REQUIREMENTS ->
Reproduce, word for word, the editorial note from "With this volume" up to and including "nine book reviews!).".

PAGE EXTRACT ->

With this volume of Northeast African Studies, the journal has a new executive editorial team. I am honored and excited to take upon myself the role of General Editor of this distinguished journal. It is also a pleasure to introduce our new Book Review Editor, Matteo Salvadore, whose energies and knowhow are already clearly manifested in this issue (with nine book reviews!).

Marking this year its forty years of existence (including a several year-long hiatus), Northeast African Studies is in excellent shape. I must also note that the role of editor is a meaningful one for me to take on as a former doctoral student of the journal’s founding editor, the late Harold Marcus. After several decades, Northeast African Studies maintains its place as a leading journal in the field. The robustness and strong reputation of the journal owes much to the dedication and vigor of our outgoing General Editor, Lee V. Cassanelli, who revived the journal in 2010 and expertly oversaw its publication for the past decade. I would like to take this opportunity to extend my deepest appreciation to Lee for his exemplary stewardship. Under Lee’s leadership, the journal has significantly expanded the diversity of both its authors and its readers, with a growing number of contributors—both established and upcoming—based in Africa, and also in Europe, in addition to those in North America. In terms of readership, too, Northeast African Studies has become the journal of choice for scholars and practitioners the world over, seeking the most cutting-edge scholarship on the region. [End Page v] Our appreciation and gratitude likewise goes to James De Lorenzi and the late Tim Carmichael who worked closely and indefatigably with Lee for the greater part of this past decade.

RAW RECORDS ->
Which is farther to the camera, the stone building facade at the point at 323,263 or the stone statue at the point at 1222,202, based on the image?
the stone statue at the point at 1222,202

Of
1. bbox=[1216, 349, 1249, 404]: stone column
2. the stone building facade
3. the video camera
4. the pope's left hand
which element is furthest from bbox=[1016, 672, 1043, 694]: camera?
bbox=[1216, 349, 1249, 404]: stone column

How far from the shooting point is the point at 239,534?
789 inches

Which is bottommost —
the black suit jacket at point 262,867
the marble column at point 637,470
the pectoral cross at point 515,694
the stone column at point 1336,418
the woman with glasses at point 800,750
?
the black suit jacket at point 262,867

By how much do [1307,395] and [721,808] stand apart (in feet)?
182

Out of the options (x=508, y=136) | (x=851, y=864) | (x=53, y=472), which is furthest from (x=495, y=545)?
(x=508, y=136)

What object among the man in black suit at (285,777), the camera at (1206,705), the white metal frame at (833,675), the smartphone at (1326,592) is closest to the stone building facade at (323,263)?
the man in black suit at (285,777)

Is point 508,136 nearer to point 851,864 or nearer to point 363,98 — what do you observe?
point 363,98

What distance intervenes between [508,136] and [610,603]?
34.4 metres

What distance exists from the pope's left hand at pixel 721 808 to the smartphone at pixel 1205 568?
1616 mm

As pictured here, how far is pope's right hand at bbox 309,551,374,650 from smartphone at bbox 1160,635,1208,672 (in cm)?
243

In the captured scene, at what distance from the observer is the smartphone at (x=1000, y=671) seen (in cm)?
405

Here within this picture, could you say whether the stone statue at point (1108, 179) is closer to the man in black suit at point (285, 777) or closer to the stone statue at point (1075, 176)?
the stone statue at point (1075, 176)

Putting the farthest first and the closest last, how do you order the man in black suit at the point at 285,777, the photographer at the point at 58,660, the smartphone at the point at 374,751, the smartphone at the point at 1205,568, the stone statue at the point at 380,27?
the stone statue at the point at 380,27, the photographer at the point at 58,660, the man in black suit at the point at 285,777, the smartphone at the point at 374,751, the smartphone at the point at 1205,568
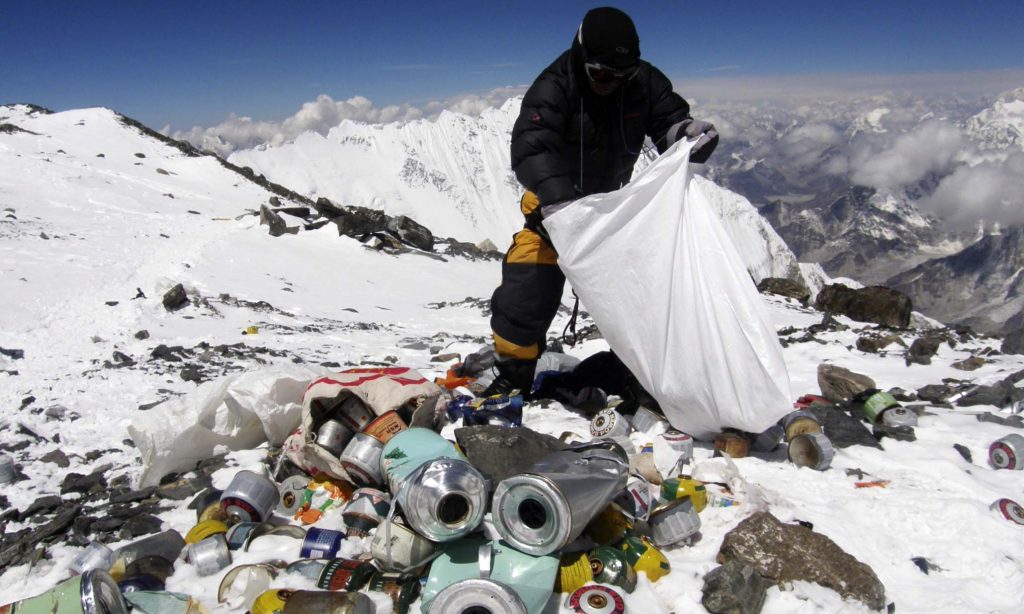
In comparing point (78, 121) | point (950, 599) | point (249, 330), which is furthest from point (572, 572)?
point (78, 121)

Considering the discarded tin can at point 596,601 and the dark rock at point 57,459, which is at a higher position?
the dark rock at point 57,459

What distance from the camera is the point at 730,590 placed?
2.34 metres

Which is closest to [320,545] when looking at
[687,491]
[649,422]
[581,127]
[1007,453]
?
[687,491]

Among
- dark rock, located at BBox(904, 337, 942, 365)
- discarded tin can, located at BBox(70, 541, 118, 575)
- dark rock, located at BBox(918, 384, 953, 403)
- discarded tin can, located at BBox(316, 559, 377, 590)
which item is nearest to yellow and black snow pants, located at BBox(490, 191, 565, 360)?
discarded tin can, located at BBox(316, 559, 377, 590)

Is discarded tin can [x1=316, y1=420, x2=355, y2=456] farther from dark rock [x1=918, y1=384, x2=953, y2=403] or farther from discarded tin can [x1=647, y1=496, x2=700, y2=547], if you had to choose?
dark rock [x1=918, y1=384, x2=953, y2=403]

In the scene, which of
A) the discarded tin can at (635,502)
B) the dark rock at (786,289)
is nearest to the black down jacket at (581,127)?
the discarded tin can at (635,502)

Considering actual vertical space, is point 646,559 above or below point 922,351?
above

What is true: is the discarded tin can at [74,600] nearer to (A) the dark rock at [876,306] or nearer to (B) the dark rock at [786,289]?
(A) the dark rock at [876,306]

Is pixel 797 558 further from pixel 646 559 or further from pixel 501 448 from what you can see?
pixel 501 448

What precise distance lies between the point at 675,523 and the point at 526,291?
1762 millimetres

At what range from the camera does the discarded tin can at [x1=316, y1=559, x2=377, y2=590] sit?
7.84 feet

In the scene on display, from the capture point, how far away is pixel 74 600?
2023 millimetres

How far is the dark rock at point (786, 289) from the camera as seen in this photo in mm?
13558

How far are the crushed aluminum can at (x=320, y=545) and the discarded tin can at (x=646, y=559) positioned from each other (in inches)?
48.7
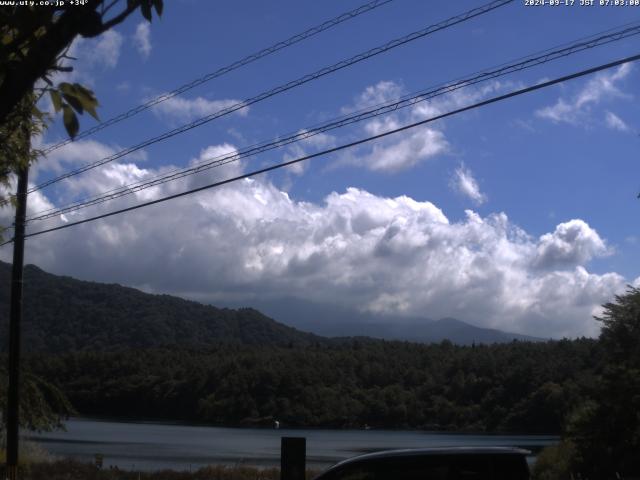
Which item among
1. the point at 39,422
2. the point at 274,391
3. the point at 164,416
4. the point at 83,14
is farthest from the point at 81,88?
the point at 164,416

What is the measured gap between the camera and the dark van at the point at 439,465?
307 inches

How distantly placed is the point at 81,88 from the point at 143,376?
64.2m

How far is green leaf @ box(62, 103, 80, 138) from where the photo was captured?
4988mm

RESULT ->
With this volume of Northeast African Studies, the journal has a new executive editorial team. I am honored and excited to take upon myself the role of General Editor of this distinguished journal. It is also a pleasure to introduce our new Book Review Editor, Matteo Salvadore, whose energies and knowhow are already clearly manifested in this issue (with nine book reviews!).